In parallel, Poland ought to champion the idea of creative innovation hubs in regions and cities like Lublin, Silesia or Łódź, where artists, universities and manufacturing firms work together on practical projects: circular use of materials, human-centred automation, new services for ageing populations.
A modest national “creative R&D” line, aligned with the proposed European Creative R&D Fund, would send a clear signal that artistic experimentation linked to digital and green transformation is part of our development model.
By the way, a lot of facilities where such activity could be plugged in already exist, and they are often world-class, with dozens of science and technology parks having been built around the country in the last not-too-many years.
Amati points to a high-profile example from Italy. "Kilometro Rosso, an innovation district near Bergamo, goes a step further than just engaging artists in residencies. There, they are treated as partners in research and development, embedded in the science park alongside engineers and biologists to co-imagine new products and services."
European Capital of Culture
Paweł Potoroczyn, director of the Lublin European Capital of Culture 2029 programme, believes that, as Poland joins the circle of the world’s largest economies, learning how to combine the country’s industrial intelligence with the imaginative intelligence of artists will add substantial strategic value.

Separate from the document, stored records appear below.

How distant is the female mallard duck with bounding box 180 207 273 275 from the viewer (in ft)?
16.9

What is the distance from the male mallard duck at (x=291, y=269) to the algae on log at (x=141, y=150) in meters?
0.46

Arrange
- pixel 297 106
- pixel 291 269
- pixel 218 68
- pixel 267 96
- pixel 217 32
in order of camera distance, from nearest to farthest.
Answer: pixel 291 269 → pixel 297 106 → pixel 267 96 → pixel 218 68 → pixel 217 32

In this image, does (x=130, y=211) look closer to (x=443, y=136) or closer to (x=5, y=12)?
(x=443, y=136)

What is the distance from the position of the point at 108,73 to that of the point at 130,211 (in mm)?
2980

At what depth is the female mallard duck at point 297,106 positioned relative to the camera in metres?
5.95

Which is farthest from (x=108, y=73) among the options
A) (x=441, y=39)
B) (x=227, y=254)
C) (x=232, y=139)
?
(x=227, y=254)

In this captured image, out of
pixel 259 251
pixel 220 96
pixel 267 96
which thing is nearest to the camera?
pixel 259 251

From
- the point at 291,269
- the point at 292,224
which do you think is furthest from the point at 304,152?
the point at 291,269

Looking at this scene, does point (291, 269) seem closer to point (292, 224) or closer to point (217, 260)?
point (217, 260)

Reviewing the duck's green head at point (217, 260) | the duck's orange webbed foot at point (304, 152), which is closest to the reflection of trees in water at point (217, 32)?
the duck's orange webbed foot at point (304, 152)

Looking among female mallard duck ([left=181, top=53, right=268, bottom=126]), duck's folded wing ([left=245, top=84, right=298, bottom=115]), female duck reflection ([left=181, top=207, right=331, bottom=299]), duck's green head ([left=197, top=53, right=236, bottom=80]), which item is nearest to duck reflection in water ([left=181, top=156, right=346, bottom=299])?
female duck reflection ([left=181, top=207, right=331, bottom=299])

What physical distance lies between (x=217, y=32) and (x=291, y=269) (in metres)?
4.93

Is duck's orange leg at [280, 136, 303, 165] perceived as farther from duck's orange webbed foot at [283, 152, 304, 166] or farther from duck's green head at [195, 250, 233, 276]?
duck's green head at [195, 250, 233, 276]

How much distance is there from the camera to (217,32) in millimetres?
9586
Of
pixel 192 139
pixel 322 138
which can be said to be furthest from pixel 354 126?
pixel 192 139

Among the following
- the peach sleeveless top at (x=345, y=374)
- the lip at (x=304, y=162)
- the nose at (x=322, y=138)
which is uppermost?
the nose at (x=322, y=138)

“As Lublin revs up its European Capital of Culture 2029 activities, we have a responsibility to think beyond the festival of events and ask a harder question: what kind of city do we want to be in 2040, when the banners are long gone? Art in a Place of Work is one of the key answers we are testing. For decades, Polish growth has been driven by the strength of our industry, logistics and services. We see AiPoW as strategic infrastructure, not a side project.

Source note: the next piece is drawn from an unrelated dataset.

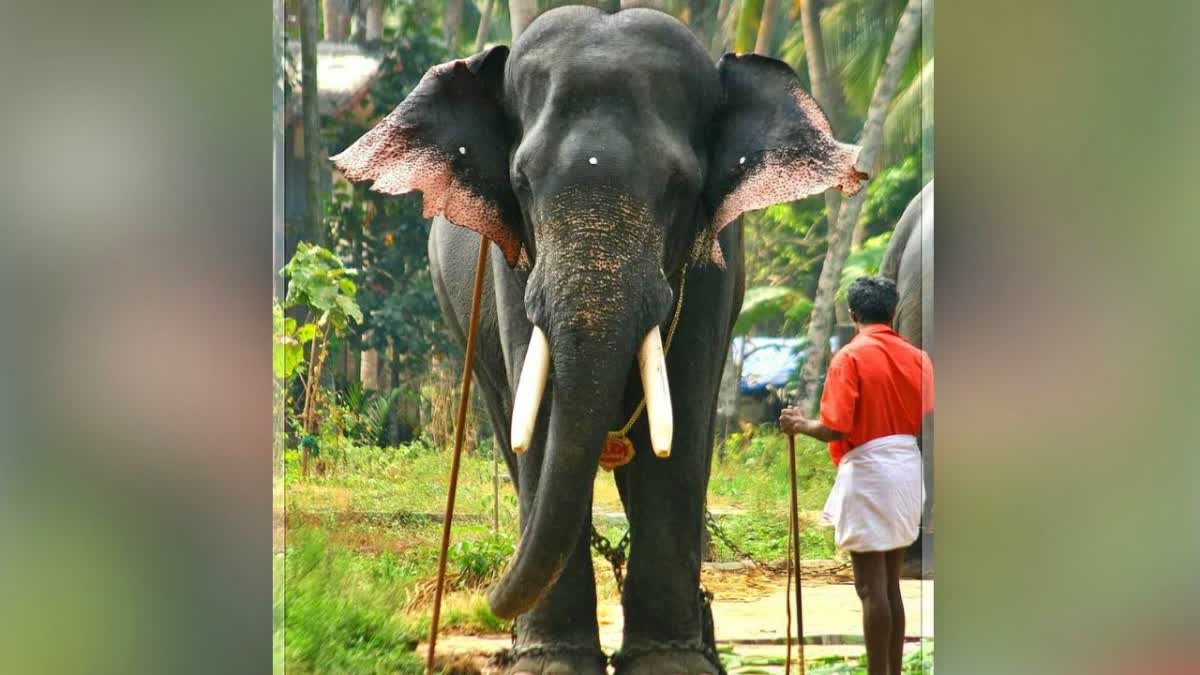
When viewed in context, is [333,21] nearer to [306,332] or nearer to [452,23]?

"From the ECOC 2029 perspective, this matters enormously. A city’s cultural life cannot be limited to its old town and its concert halls; it has to reach the factory floor, the warehouse, the office park on the ring road. By building long-term relationships between artists and Lublin’s businesses, we are creating exactly the kind of creative ecosystem where culture is a source of resilience, competitiveness and democratic confidence. If we get this right, Lublin 2029 will be remembered for four years of great programming, as well as the place where a new model of artist–business collaboration was quietly put to work, and then copied elsewhere in Poland and across Europe.”
Artists’ thinking has much to offer the public sector, not just private business. To that end we can, and must, move faster on the very unglamorous but powerful tool of public procurement: giving cities, regions and state-owned companies guidance and incentives to embed creative solutions into tenders, to run open calls, and to invite artists into public-service co-creation instead of calling them at the end to paint a mural. OK, as well as calling them to paint a mural.

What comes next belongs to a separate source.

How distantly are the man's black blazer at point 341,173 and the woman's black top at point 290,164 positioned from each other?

Murals are cool, we agree on that, right? Around all this, we should back long-term creative ecosystems in under-served regions, with stable support for networks, hubs and policy labs that connect culture with business and local government.
We have spent the last three decades proving that Poland can do the hard work of catching up. The next challenge is to show that we can also do the slower, quieter work of imagining what comes after we have done that. If we get that right, our next superpower will not just be our GDP figures.
It will be the stories, images and ideas that Poland sends into the world – beginning with quiet, everyday engagement with working artists and creatives in our offices, factories, and warehouses.
Ralph Talmont
The author is a Warsaw-based author, entrepreneur, multimedia producer and communications consultant.